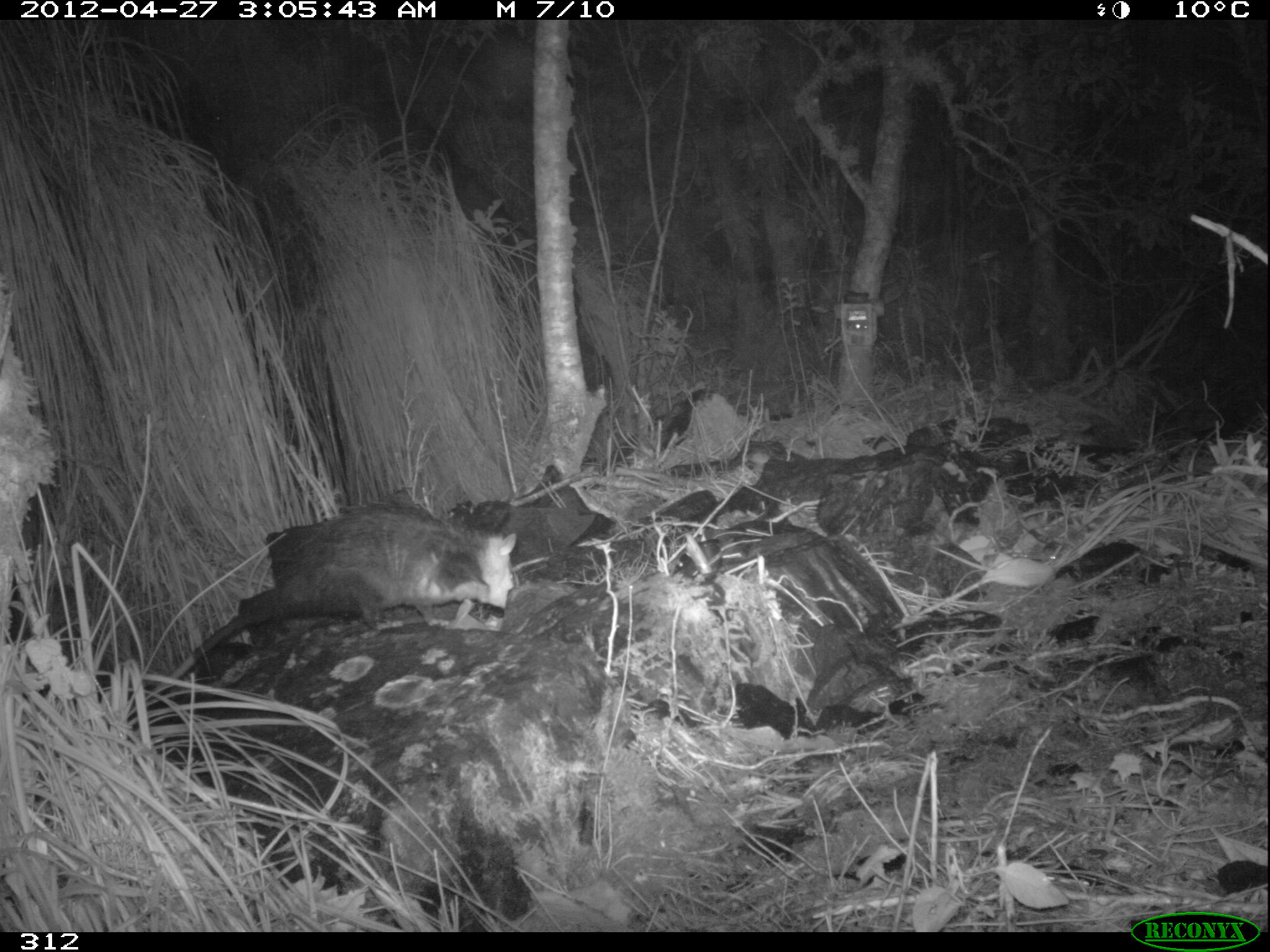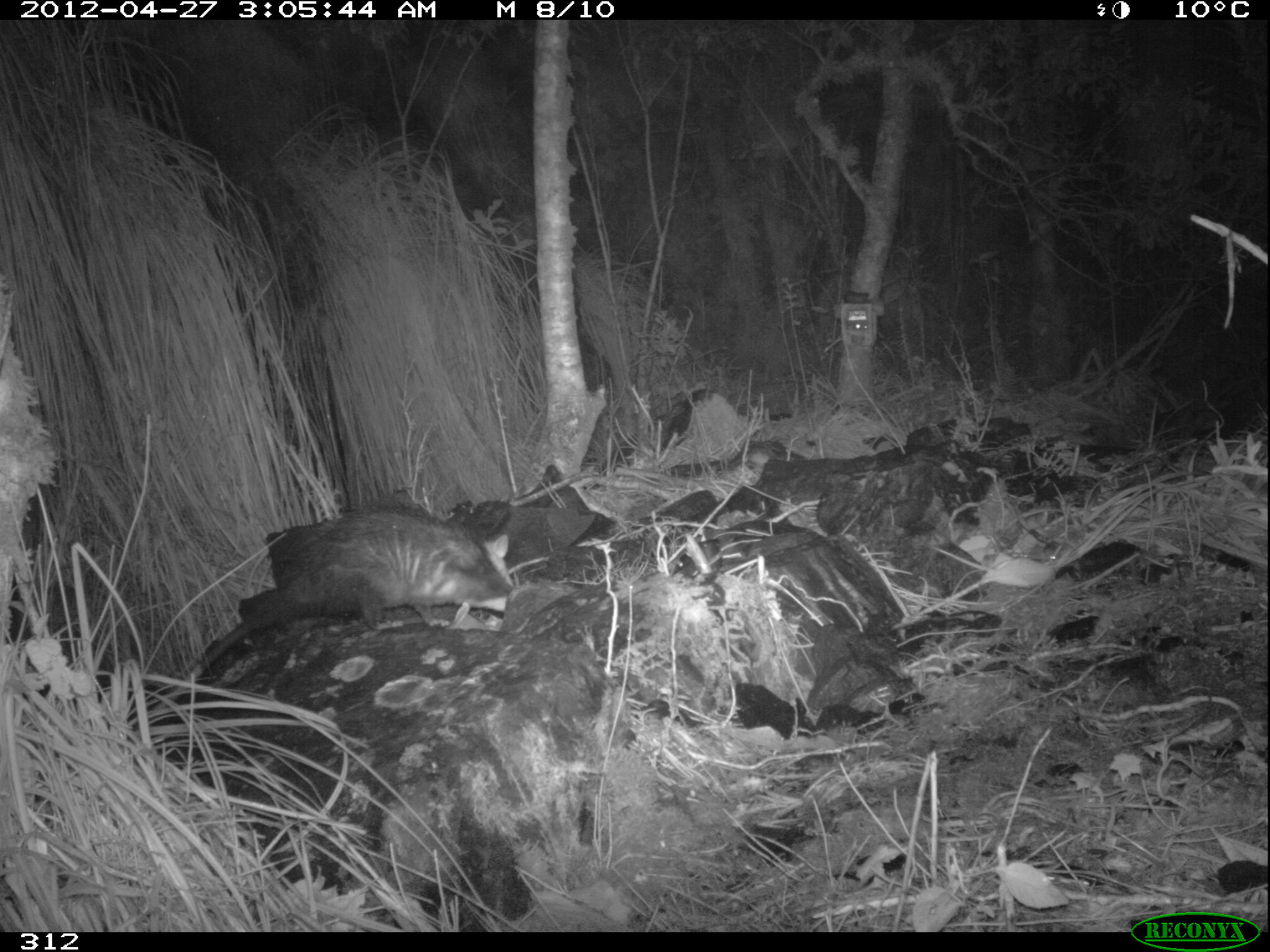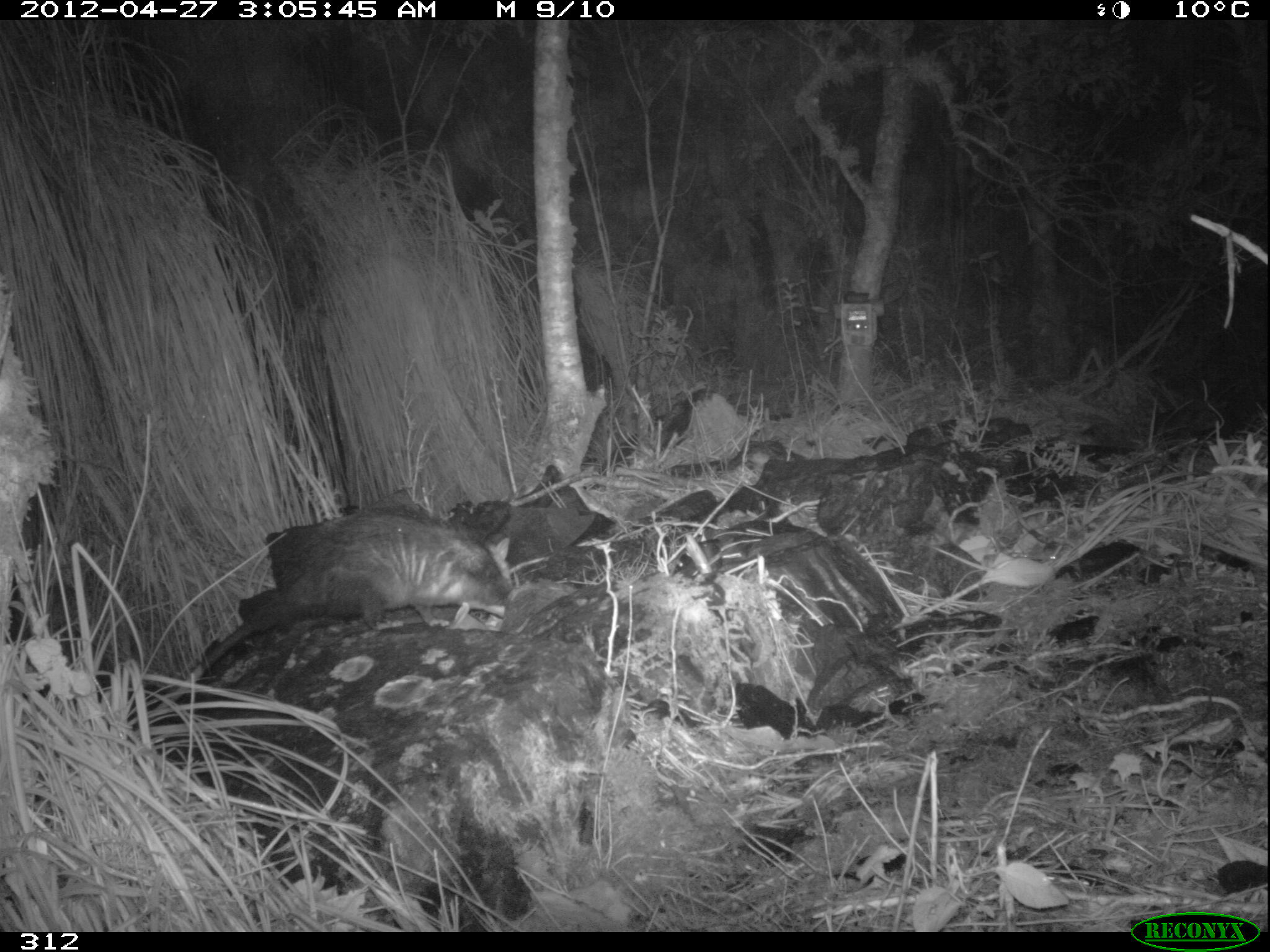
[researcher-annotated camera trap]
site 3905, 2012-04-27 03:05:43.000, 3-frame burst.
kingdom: Animalia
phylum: Chordata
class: Mammalia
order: Didelphimorphia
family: Didelphidae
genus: Didelphis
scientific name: Didelphis pernigra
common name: andean white-eared opossum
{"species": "Didelphis pernigra (andean white-eared opossum)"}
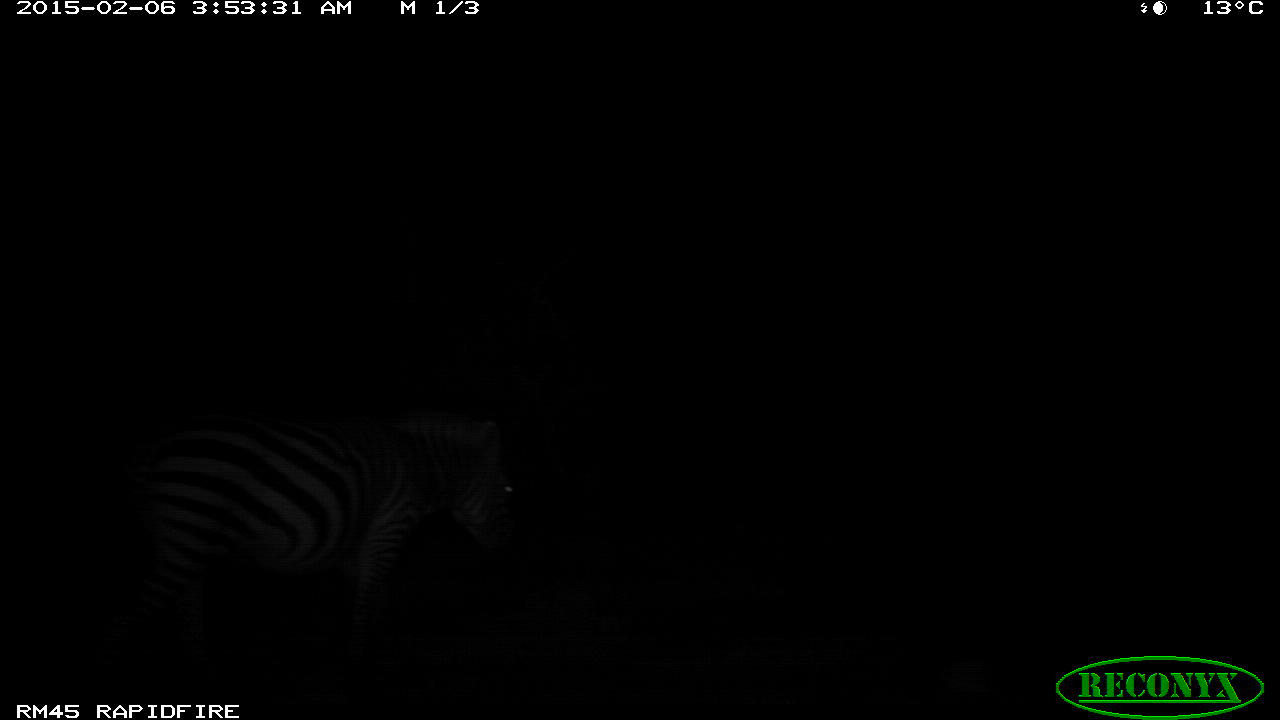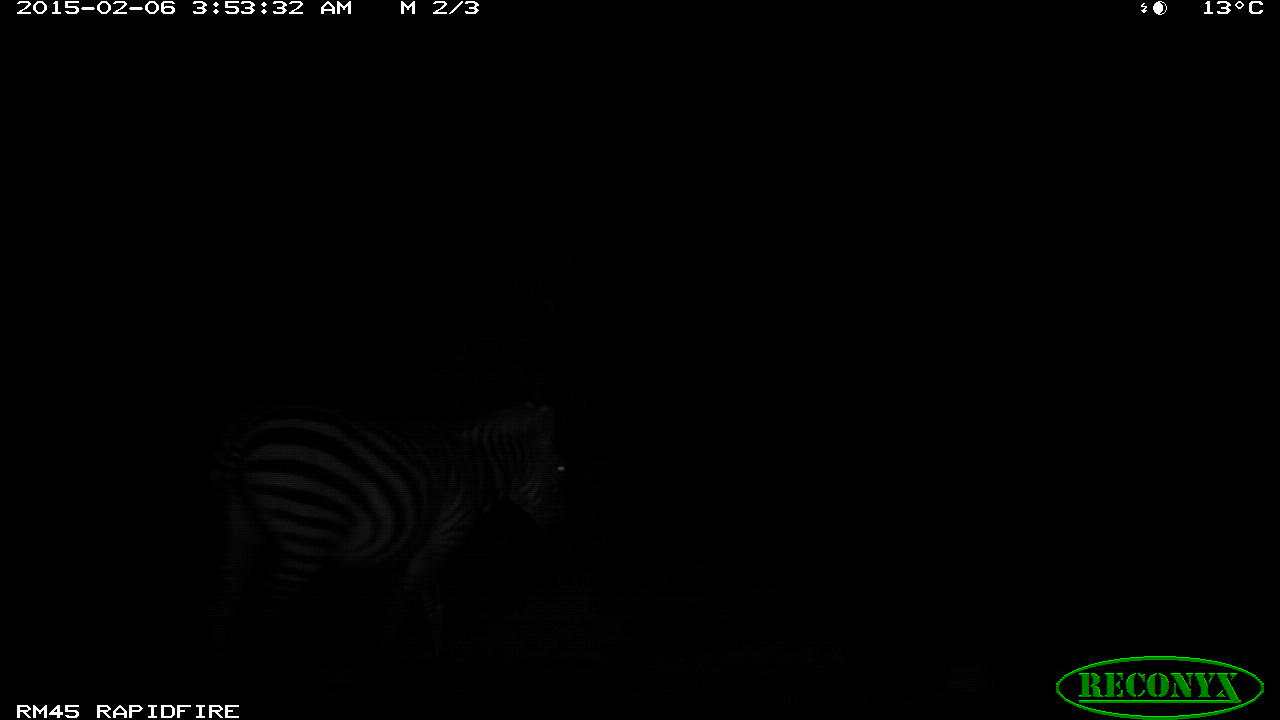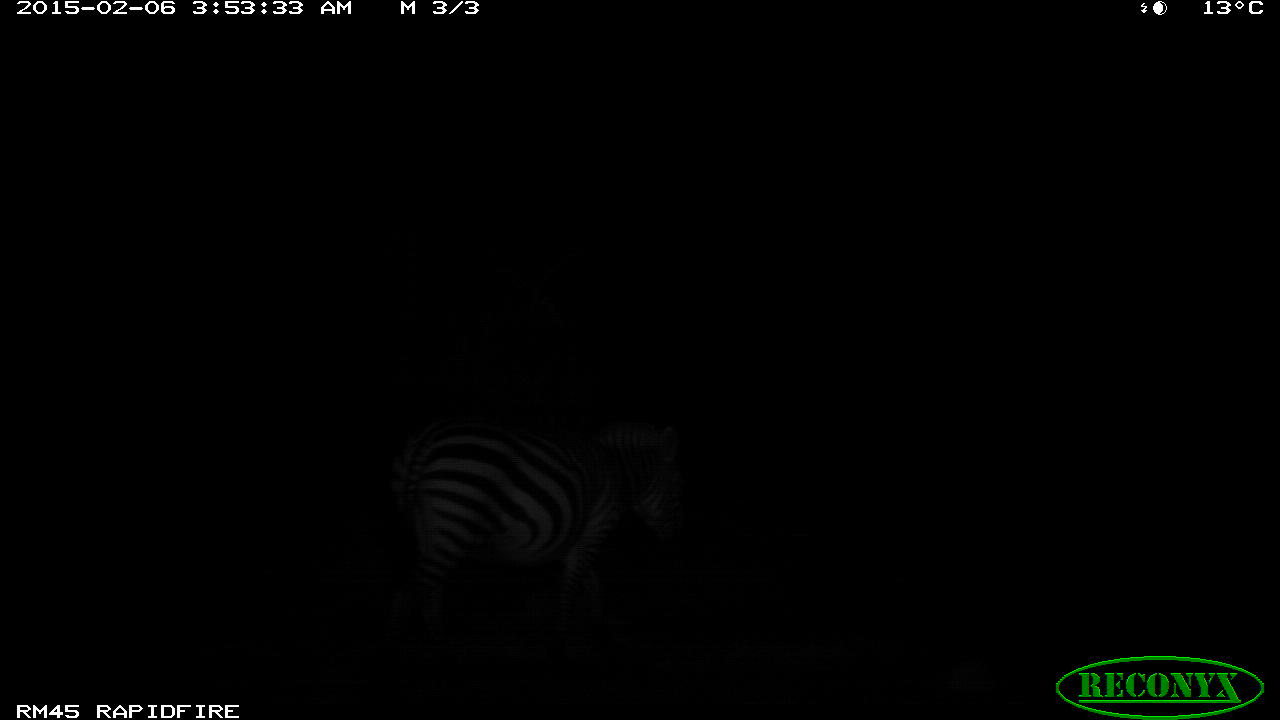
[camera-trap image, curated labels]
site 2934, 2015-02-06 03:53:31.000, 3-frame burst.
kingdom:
******
> **ASSIGNMENT**:
Copying starts at the line containing "scientific name: Didelphis pernigra" and ends at the last line of the material above; repeat only those lines exactly and omit the pictures.

> **COMPLETED EXERCISE**:
scientific name: Didelphis pernigra
common name: andean white-eared opossum
{"species": "Didelphis pernigra (andean white-eared opossum)"}
[camera-trap image, curated labels]
site 2934, 2015-02-06 03:53:31.000, 3-frame burst.
kingdom:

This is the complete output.